● 練習問題
• 1. 透析についての文章では、筆者は透析のために週に何日拘束されていますか。
• 2. 透析生活をつづった文章を、最後の文の後から書き継いでください。
═══ 練習用文章 ═══
◆障害者

むくげ

透析で週3日間拘束され、その他の日を有効に使おうと思うのだが、なんとなく身体がだるくて、つい横になったりすると、もういけない。あっという間に寝付いてしまい、気がつくと2時間も寝ていたことになる。それだけ寝りゃあ十分だろうと思うが、パソコンをいじったり、本を読んだりすると、たちまち眠気に襲われて、ちょっと横になると、もういけない。あっという間に白河夜船ということになる。出掛けたい気持ちは、いつもあるんだが、眠気を優先してしまう。

透析に頼るようになって、こればかりは外せないという思いは強い。そりゃあそうだろう、これがなければ、たちまち尿毒症が急性腎不全を発症し、あの世行きが確実になるわけだし。透析を初めて半年余りになるが、未だに血管に太い針を刺すときと、終わって針を抜く瞬間は、ジッと目をつぶって見ないようにしている、というより見られれない。あんなぶっといものが、細い血管にズブっと入ることを想像するだけでも震えがくる。
═══ 提示資料 ═══
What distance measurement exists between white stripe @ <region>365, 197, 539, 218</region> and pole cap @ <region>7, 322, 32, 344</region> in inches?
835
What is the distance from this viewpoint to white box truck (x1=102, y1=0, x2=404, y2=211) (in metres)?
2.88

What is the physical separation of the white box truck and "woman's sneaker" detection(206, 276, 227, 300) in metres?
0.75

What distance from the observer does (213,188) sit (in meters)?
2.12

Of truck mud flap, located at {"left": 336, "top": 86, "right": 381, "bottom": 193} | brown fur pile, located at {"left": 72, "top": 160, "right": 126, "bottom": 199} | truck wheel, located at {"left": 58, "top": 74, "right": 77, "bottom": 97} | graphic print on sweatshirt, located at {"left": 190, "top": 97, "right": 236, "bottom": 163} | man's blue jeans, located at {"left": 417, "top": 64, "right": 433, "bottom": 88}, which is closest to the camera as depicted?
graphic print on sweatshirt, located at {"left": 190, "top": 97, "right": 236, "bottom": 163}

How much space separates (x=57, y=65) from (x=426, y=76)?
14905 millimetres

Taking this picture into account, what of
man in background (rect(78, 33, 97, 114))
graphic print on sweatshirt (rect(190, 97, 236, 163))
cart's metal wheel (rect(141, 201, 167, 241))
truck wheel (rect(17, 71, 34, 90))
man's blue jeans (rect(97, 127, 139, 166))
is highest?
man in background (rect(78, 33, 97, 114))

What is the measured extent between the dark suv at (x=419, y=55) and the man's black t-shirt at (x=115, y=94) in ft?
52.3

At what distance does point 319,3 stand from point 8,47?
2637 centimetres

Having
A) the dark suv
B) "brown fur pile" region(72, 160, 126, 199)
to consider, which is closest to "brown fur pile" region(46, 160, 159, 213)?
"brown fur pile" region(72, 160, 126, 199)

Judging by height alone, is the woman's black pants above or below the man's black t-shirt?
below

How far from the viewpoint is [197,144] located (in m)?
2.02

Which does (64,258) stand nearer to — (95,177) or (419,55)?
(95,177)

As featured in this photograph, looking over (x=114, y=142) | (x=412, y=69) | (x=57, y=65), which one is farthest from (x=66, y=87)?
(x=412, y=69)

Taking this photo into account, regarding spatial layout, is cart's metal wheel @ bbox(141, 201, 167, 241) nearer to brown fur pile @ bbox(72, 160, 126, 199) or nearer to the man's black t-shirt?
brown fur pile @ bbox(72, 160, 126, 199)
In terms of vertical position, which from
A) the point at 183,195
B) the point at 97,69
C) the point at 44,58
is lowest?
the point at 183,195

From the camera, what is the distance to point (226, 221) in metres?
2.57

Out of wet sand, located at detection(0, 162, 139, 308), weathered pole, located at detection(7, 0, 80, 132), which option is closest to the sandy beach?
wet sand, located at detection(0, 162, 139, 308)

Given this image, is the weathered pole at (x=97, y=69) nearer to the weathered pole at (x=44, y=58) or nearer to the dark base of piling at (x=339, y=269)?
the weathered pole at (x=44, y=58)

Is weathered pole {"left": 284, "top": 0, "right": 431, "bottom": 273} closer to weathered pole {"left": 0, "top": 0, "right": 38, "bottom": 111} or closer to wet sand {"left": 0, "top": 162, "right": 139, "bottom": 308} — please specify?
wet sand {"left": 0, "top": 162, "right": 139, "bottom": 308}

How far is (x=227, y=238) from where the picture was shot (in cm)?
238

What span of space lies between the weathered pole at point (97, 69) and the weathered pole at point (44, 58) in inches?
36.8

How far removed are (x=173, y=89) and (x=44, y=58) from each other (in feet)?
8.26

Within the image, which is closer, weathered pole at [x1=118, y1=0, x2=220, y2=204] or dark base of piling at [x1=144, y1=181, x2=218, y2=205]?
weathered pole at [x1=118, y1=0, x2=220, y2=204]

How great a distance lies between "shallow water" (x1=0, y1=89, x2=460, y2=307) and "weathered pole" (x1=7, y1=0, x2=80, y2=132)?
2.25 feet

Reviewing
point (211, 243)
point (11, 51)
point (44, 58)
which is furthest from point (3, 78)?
═══
● 解答
• 1. 週3日間です。

• 2.
だけど、日本の医療制度というものには感謝感激雨霰である。順天堂病院を退院する際、難病指定の申請をがなされ、指定通りに区役所本館に出向くと、東京都発行の身体障害者手帳を交付され、難病1級に格付けされた。あまつさえ、500円と100からなるタクシー券50枚入り2冊を渡された。来年3月で期限が切れるが、区役所に趣くと新しいタクシー券を交付されるそうだ。都バスの無料パスもいままでみたいに厄介な手続きを踏むことなく交付された。週3回の腎治療も無料、以前の処方を引き継いだ薬も無料である。

恐る恐るタクシーに乗って、タクシー券を差し出すと、満面の笑みで迎えてくれた。すっかり嬉しくなって、1700円のタクシー代に500円券4枚を差し出すと、運ちゃんにすっかり恐縮されてしまった、どちらも悪い気はしないよねえ。でも体調が徐々に回復するにつれ、できるだけ無料のバスに乗るか、歩くことにしている。いつか大雨の時、我が家への超近距離を走ってもらったが、運転手はむしろ喜んでいる風情だった。日本という国、特に財政が豊かな東京都には正に「おんぶにだっこに風車」というわけで、東京都万歳って叫びたくなるね。